Université du Nord-Ouest/Pyrolyse rapide de la biomasse

Le programme des biocarburants ExxonMobil à l’Université du Nord-Ouest est centré sur l’utilisation de la modélisation mécaniste avancée pour s’attaquer aux problèmes techniques et les opportunités potentielles que présente la pyrolyse rapide de la biomasse. La professeure Linda J. Broadbelt, titulaire de la distinction Sarah Rebecca Roland, directrice du département d’ingénierie biologique et chimique de l’Université du Nord-Ouest, dirige les travaux. Des recherches antérieures effectuées dans le groupe de Madame Broadbelt ont permis la mise au point d’un modèle de pyrolyse de la cellulose, l’un des composants des produits liquides de la pyrolyse de la biomasse. Ce modèle est actuellement élargi pour gagner une meilleure compréhension des composants les plus complexes des produits liquides de la pyrolyse de la biomasse. 

La recherche permettra d’identifier les voies de réaction et les mécanismes intervenant au cours de la pyrolyse et pourrait offrir un regard sur la suppression de réactions indésirables. Cette compréhension fondamentale est cruciale pour la détermination du potentiel de la technologie de la pyrolyse.
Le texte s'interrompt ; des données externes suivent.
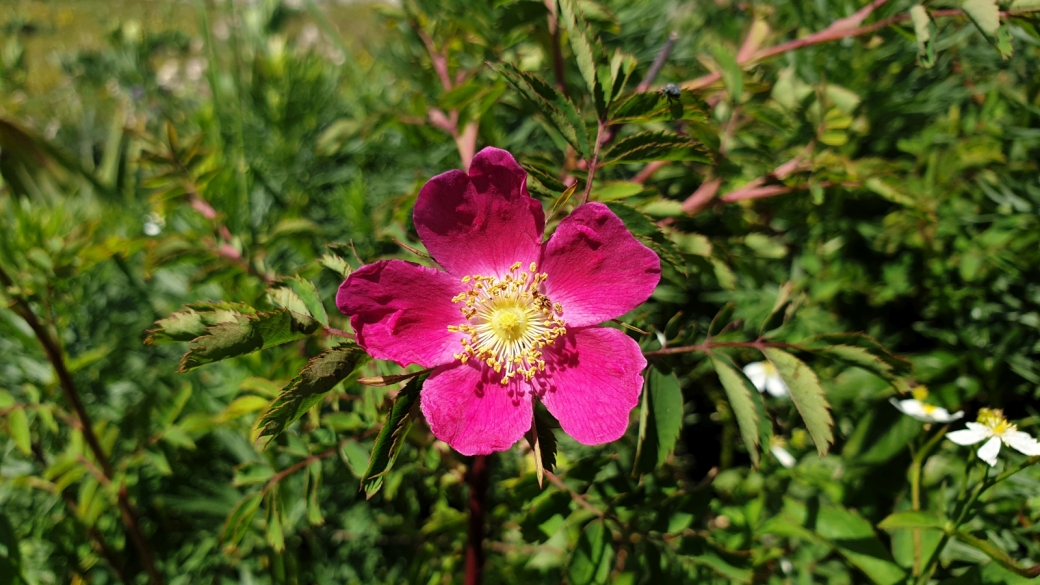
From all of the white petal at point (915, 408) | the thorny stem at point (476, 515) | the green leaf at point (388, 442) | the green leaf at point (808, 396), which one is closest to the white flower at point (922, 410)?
the white petal at point (915, 408)

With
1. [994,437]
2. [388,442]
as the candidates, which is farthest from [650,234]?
[994,437]

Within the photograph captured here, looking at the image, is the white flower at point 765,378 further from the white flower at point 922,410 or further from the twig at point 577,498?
the twig at point 577,498

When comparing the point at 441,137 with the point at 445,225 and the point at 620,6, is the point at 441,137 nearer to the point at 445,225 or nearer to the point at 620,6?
the point at 445,225

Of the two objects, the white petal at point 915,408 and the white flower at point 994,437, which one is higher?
the white flower at point 994,437

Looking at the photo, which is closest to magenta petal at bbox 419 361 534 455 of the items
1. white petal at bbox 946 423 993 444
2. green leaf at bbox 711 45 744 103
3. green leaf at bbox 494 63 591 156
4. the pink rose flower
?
the pink rose flower

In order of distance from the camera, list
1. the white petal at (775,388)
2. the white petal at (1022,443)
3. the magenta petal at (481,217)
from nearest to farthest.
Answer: the magenta petal at (481,217) → the white petal at (1022,443) → the white petal at (775,388)

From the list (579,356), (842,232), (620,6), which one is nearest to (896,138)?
(842,232)

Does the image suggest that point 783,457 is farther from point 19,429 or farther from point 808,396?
point 19,429
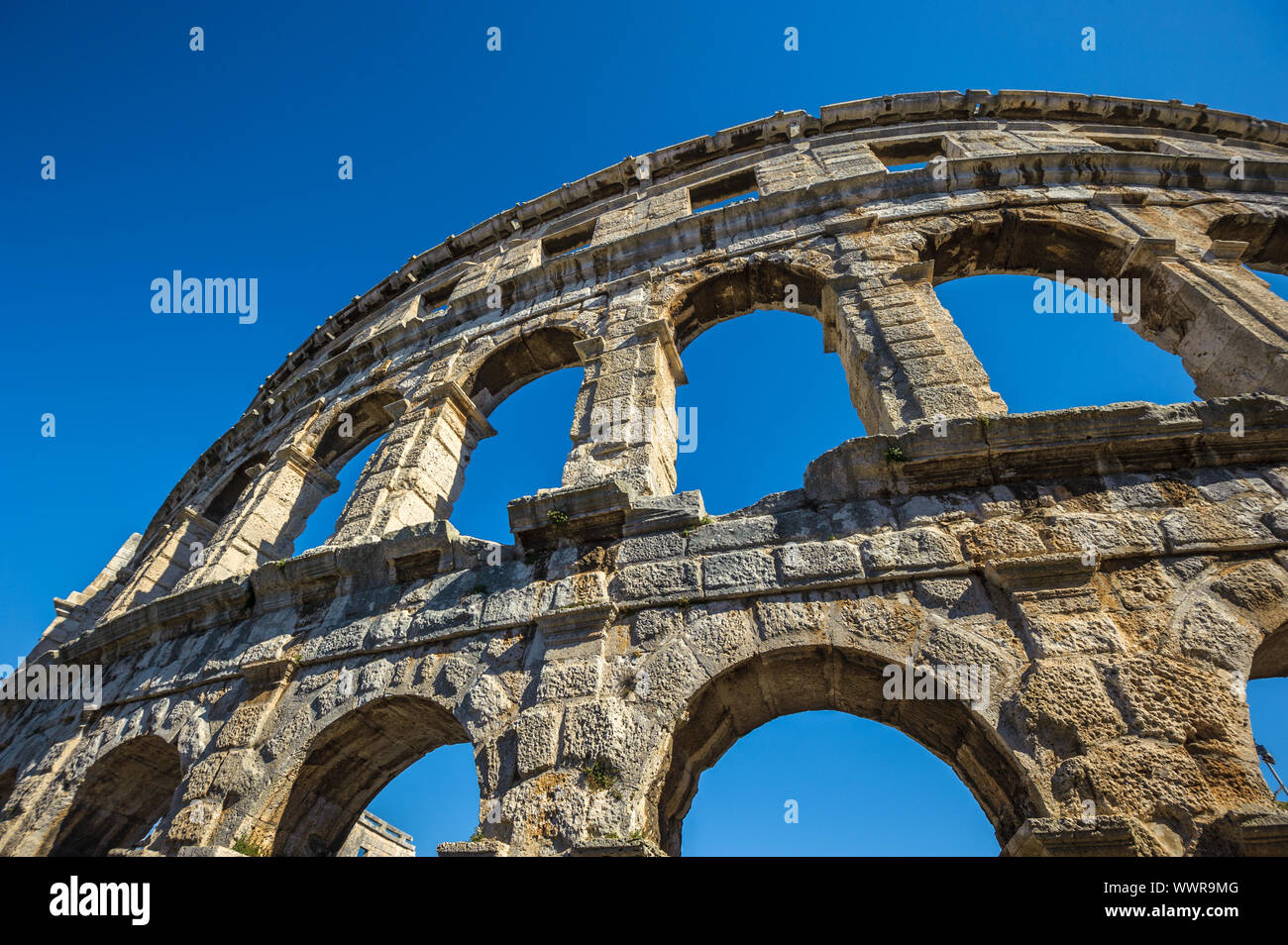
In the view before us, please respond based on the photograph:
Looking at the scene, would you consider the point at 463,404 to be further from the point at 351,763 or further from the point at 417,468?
the point at 351,763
Université du Wisconsin/Valorisation de la biomasse

ExxonMobil a instauré un programme conjoint de recherche sur les processus de valorisation de la biomasse avec l’Université du Wisconsin. Le programme est dirigé par le professeur George Huber, chercheur chevronné et innovateur de la conversion de biomasse. Le programme est centré sur la conversion des produits de décomposition initiaux de la biomasse en produits plus intéressants. Par exemple, les sucres ou les composés à base de sucre peuvent être produits à partir de la biomasse au cours des processus de décomposition primaire tels que la pyrolyse rapide ou le traitement aux acides ou aux enzymes. Ce programme instauré avec l’Université du Wisconsin explore l’utilisation de réactions catalytiques pour la transformation de ces sucres en hydrocarbures tels que l’essence et le diesel.